Do you have an incentive that would motivate your daughter to do what she needs to do? A TV show, DVD, or a video game she wants to play? Say, if she gets ready without you needing to remind her she gets to watch it for 30 minutes in the afternoon or evening. Or have you tried making getting ready a game? Wake her up and say something like, "First one dressed with shoes on gets to pick the radio station (or CD) for the drive to school." Then the two of you race to get dressed, and if she beats you she gets to pick. Or she gets to pick her treat in her lunch, etc.

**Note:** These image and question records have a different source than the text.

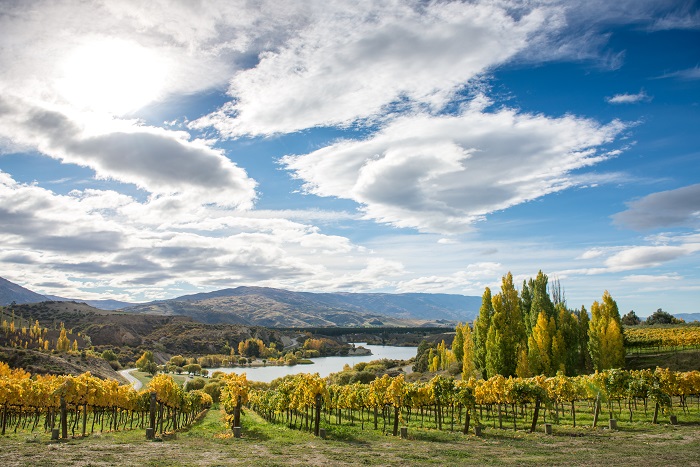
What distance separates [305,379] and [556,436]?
20.3 metres

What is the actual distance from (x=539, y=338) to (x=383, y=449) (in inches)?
1657

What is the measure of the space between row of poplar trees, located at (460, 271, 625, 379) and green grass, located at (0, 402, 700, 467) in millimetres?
24715

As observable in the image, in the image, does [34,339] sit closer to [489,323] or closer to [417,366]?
[417,366]

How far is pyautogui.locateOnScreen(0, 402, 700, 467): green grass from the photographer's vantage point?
2419cm

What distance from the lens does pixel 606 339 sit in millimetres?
65125

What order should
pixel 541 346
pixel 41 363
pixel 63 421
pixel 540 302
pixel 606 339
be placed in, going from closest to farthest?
pixel 63 421 < pixel 541 346 < pixel 606 339 < pixel 540 302 < pixel 41 363

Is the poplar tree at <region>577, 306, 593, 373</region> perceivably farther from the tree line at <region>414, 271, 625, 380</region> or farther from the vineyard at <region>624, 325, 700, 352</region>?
the vineyard at <region>624, 325, 700, 352</region>

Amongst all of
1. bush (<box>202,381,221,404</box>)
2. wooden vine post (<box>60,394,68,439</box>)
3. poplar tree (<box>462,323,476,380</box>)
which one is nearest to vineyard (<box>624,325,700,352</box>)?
poplar tree (<box>462,323,476,380</box>)

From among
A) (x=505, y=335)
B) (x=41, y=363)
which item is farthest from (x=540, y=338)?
(x=41, y=363)

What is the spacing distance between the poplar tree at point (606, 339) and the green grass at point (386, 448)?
26.5 m

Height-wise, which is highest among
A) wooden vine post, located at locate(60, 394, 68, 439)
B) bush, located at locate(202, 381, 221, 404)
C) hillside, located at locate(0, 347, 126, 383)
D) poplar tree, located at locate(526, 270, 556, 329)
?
poplar tree, located at locate(526, 270, 556, 329)

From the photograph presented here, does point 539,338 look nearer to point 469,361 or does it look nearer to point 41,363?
point 469,361

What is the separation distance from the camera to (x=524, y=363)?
61.3m

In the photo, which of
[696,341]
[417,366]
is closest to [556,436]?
[696,341]
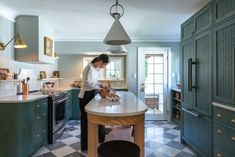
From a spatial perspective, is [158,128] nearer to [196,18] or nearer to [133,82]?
[133,82]

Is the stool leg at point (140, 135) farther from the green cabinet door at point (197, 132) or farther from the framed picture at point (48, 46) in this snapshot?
the framed picture at point (48, 46)

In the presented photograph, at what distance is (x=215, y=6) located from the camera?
7.48ft

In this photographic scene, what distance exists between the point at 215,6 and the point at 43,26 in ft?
9.87

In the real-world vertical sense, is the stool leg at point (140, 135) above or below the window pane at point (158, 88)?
below

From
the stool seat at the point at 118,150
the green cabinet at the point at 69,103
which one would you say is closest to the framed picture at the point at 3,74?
the green cabinet at the point at 69,103

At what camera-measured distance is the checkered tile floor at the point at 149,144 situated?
113 inches

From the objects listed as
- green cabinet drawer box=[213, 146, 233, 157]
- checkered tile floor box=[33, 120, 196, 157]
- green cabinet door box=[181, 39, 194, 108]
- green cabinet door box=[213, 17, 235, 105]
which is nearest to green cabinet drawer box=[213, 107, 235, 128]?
green cabinet door box=[213, 17, 235, 105]

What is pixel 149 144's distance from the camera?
10.7 feet

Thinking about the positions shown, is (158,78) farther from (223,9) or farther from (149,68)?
(223,9)

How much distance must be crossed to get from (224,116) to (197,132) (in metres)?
0.78

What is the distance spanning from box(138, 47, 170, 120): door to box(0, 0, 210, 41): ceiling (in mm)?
704

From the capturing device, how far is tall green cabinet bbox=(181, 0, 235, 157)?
2.01 metres

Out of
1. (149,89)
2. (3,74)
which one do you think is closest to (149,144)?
(149,89)

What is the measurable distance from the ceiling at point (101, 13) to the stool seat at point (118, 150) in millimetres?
1962
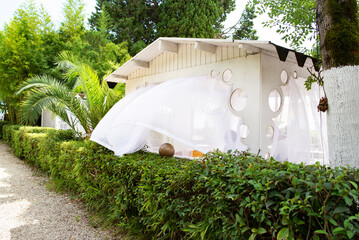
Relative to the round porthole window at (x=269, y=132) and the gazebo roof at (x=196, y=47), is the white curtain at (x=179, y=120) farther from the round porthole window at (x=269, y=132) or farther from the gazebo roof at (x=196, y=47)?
the gazebo roof at (x=196, y=47)

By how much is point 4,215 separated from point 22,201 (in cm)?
78

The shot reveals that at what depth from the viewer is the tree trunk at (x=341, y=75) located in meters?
2.55

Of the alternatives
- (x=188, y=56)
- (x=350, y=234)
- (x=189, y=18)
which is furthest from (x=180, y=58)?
(x=189, y=18)

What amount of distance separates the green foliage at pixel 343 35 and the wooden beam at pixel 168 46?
3.67 meters

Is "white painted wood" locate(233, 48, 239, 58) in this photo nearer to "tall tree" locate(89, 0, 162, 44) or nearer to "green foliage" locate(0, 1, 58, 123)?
"green foliage" locate(0, 1, 58, 123)

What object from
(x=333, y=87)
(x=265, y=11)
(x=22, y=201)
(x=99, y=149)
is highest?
(x=265, y=11)

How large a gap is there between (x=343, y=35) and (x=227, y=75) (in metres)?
2.41

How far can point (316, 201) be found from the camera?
1.77 metres

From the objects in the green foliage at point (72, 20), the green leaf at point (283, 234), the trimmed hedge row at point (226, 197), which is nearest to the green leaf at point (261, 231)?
the trimmed hedge row at point (226, 197)

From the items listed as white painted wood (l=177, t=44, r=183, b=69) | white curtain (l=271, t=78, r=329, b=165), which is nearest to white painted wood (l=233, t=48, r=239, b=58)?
white curtain (l=271, t=78, r=329, b=165)

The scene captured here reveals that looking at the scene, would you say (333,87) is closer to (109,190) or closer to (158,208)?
(158,208)

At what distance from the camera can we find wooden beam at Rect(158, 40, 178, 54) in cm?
587

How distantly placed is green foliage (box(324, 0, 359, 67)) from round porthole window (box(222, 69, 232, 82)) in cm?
219

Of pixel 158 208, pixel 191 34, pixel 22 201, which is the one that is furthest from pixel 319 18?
pixel 191 34
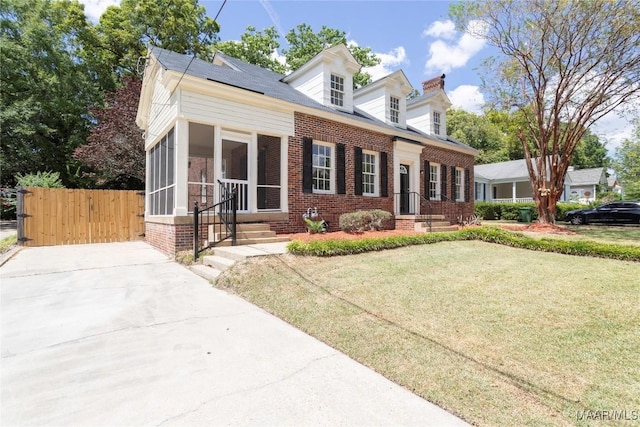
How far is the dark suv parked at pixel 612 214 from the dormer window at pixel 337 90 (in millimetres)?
16722

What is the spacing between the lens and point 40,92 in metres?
17.9

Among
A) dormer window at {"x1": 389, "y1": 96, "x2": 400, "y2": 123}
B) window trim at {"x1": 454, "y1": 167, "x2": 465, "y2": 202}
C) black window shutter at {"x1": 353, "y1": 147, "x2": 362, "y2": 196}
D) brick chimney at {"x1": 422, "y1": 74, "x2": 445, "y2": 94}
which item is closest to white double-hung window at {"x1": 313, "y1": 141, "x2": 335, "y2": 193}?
black window shutter at {"x1": 353, "y1": 147, "x2": 362, "y2": 196}

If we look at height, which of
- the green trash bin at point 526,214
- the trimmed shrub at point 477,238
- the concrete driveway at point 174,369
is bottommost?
the concrete driveway at point 174,369

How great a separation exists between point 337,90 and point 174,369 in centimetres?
1122

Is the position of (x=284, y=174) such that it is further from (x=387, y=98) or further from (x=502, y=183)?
(x=502, y=183)

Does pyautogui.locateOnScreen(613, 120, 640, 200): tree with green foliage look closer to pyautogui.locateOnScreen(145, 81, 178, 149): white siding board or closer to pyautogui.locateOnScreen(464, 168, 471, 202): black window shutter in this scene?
pyautogui.locateOnScreen(464, 168, 471, 202): black window shutter

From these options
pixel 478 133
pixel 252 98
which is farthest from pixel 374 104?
pixel 478 133

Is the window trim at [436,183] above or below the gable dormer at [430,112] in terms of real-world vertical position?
A: below

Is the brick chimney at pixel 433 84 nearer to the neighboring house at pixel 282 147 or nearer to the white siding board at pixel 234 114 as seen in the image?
the neighboring house at pixel 282 147

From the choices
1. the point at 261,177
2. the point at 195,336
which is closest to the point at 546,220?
the point at 261,177

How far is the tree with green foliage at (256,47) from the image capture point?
955 inches

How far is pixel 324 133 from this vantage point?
10.5 metres

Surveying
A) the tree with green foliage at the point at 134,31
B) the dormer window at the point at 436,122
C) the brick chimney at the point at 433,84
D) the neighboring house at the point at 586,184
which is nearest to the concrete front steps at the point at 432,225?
the dormer window at the point at 436,122

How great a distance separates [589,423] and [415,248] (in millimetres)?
6023
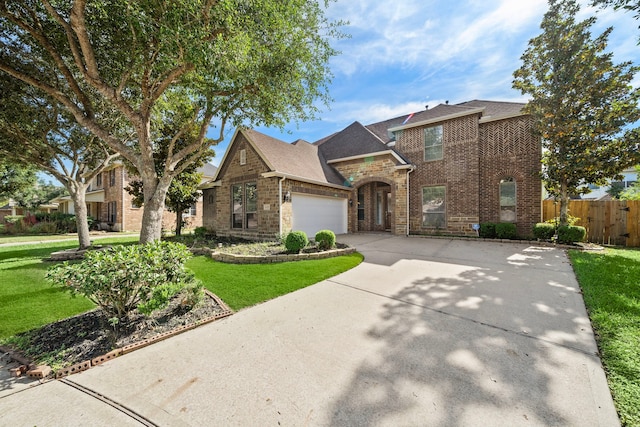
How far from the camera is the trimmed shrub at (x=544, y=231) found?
31.7 ft

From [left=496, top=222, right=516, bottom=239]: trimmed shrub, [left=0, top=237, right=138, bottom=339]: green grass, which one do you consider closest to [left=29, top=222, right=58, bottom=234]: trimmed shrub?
[left=0, top=237, right=138, bottom=339]: green grass

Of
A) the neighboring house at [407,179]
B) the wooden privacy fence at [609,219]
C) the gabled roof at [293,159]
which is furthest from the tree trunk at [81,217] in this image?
the wooden privacy fence at [609,219]

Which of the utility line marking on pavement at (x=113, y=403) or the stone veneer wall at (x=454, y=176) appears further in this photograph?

Another option I am sure will label me as "harsh" is to have her miss out on something if she isn't ready by a certain time. I think what opened my daughter's eyes when she was still in preschool was when I told her our friend and her son (my daughter's best friend) were on their way to pick her up for breakfast and the park one Saturday morning. She had about 25 minutes to dress (I didn't care if she showered, and I put an outfit of jeans, top, sweatshirt, and socks on her bed.) She wouldn't get up from watching TV, and when the doorbell rang she jumped up, ran to answer the door, and she and her friend proceeded to watch TV. I said something like, "Get dressed so you can go eat and go to the park" and she didn't make a move. I set a timer for 5 minutes, and it went off without her budging. I told my friend that she wasn't going to go after all, and she jumped up and ran to her room, but it was too late. My friend and her son left, my daughter begged me to take her to the restaurant they were having breakfast at, I stood my ground and refused, and as time wore on she asked me to drop her off at the park and I refused. But she learned her lesson at 4, when Mom tells you to do something you better do it. Another way would be if your DD took too long and the two of you wouldn't be able to do something special like stop for ice cream or yogurt, not enough time.

And, a timer is invaluable. If you set it for the amount of time she needs to dress, then eat, brush her teeth, etc., it gives her something to gauge herself by, and there's no need to fuss or remind. She'll see that taking her time makes her run out of time and that she needs to speed up.

Encourage her when she does well so she isn't just hearing what she perceives as negative, with kids who seek approval big-time you have to walk a fine line. As far as your patience, do a task that keeps you busy so you're not dwelling on her dawdling, and hang in there.